Court Opinion

ID: 3879033
Source: CourtListenerOpinion
Date Created: 2016-07-06 09:11:09.570076+00
Date Added: 2024-06-11T07:41:51.287830
License: Public Domain

I cannot agree that there is any conflict between section 1710 of the Code of Laws of 1902, as amended by the act of 1910, and the Carmack Amendment. The Carmack Amendment makes the initial carrier liable in all events, but it does not pretend to interfere with the right of action which the holder of the bill of lading had against the carrier actually in default. On the contrary, in express terms, it saves to him that right of action. For various reasons — especially for reasons of convenience — the holder of the bill of lading may prefer to prosecute his right of action against the carrier who lost, destroyed or damaged his goods, because that may be the carrier nearest to him. Take the present case for illustration. The plaintiff sent her sister a Christmas present. When it failed to reach its destination, she might well have said to her sister: I have given you the present, but I do not care to incur the trouble and expense of litigating with the express company to recover its value for you. On the other hand, the sister living in North Dakota might have concluded that the inconvenience and expense would be too great for her to come to South Carolina and sue the initial carrier for its value.
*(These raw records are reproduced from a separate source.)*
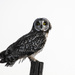 Short-Eared Owl by kareenking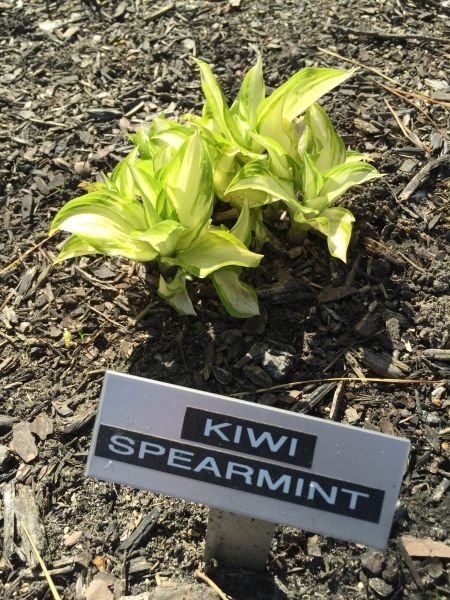Kiwi Spearmint [S]
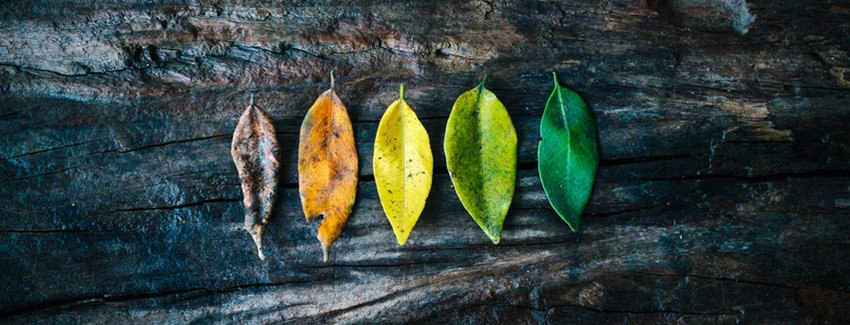 5 Steps for Leading Healthy Change at Your Church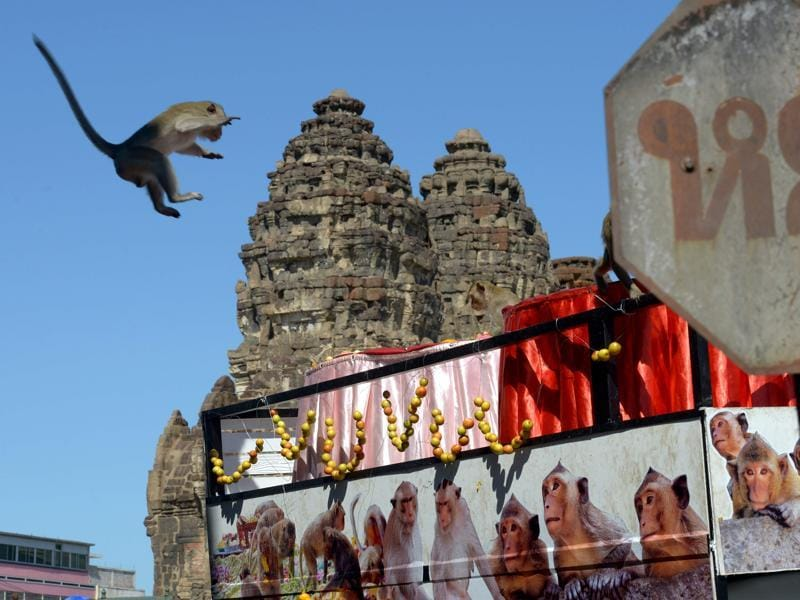 A monkey jumps onto a van loaded with fruits and vegetables near an ancient temple during the annual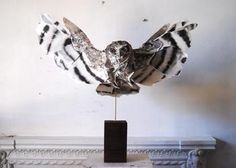 Anna-Wili Highfield is a Sydney based artist currently making sculptures of animals from paper and from copper pipe. The paper sculptures are created from archival cotton paper, that is painted, then sewn together, to create the figure of an animal. The copper pipe is bent and manipulated to create sculptural forms reminiscent of line drawings.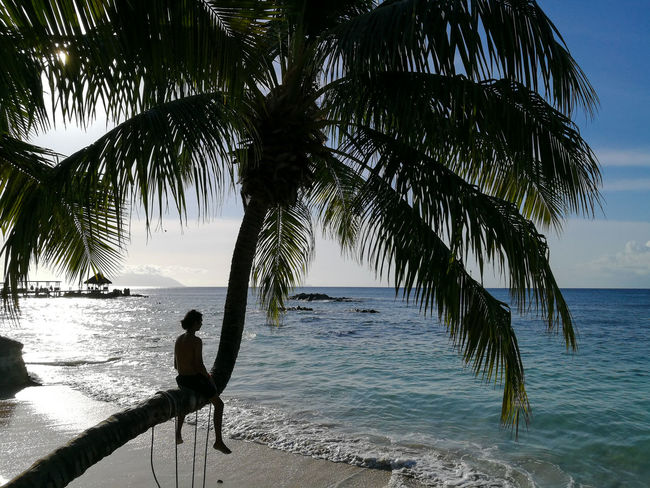 Sea Beach Silhouette Tree Horizon Over Water Water One Person Nature Outdoors Vacations Full Length People Fishing One Man Only Tranquility Adults Only Adult Sky Sand Day Travel Destinations Berjaya Beach Seychelles Aesthetic Travel Photography Beauty In Nature Lost In The Landscape Connected By Travel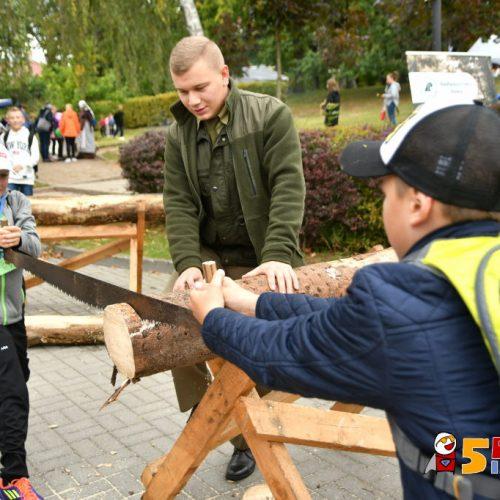 www.ilawa.pl-piknik-inspiracji-ilawa_190_RON_3354
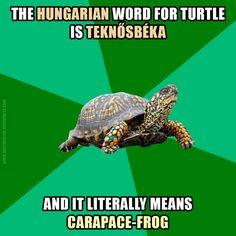 teknősbéka [ˈtɛknøːʃbeːkɑ] – #turtle; tortoise teknő [ˈtɛknøː] – carapace; shell béka [ˈbeːkɑ] – frog #Hungarian #language #magyar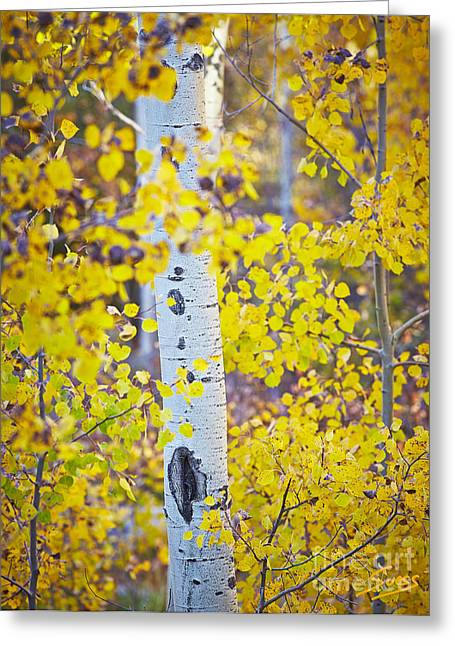 Sangre De Cristo Greeting Cards - Aspen tree yellow fall foliage Greeting Card by Matt Suess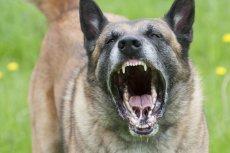 Właściciele agresywnych psów, którzy nie zachowali odpowiednich środków bezpieczeństwa, będą jeszcze surowiej karani.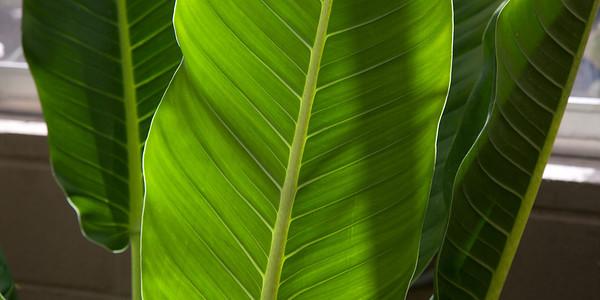 Leaf Veins 1287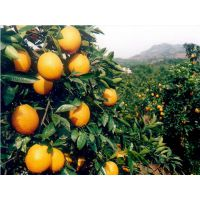 桂林哪里有桂橙一号苗供应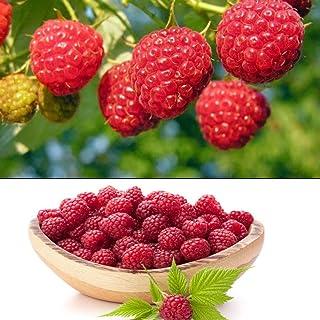 50pcs Semillas de Frambueso, Semillas Frutales Rubus Idaeus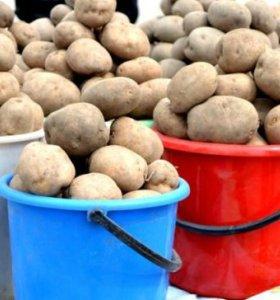 Продам едовой картофель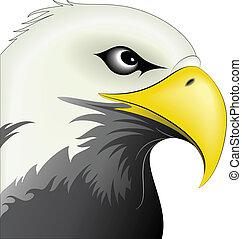 Eagle 1 - Illustration of colored eagle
But if she could have ascertained that the terminal carrier, at her own home, had lost the goods, and was liable to her, she would have undertaken to enforce her rights there at less trouble and expense. There may be other reasons why the holder of the bill of lading would find it to his advantage to sue the defaulting instead of the initial carrier. The initial carrier had the means whereby he can, in most instances, readily and at little trouble or expense trace the shipment and ascertain when, where and by which carrier it was lost, damaged or *Page 384 
destroyed; but, if, after exercising due diligence in that behalf, it fails to do so, it is excused. On the other hand, the holder of the bill of lading has no means whatever of getting the desired information. There is nothing in the interstate commerce law, including the Carmack Amendment, upon the subject of requiring the initial carrier to give the holder of the bill of lading this information.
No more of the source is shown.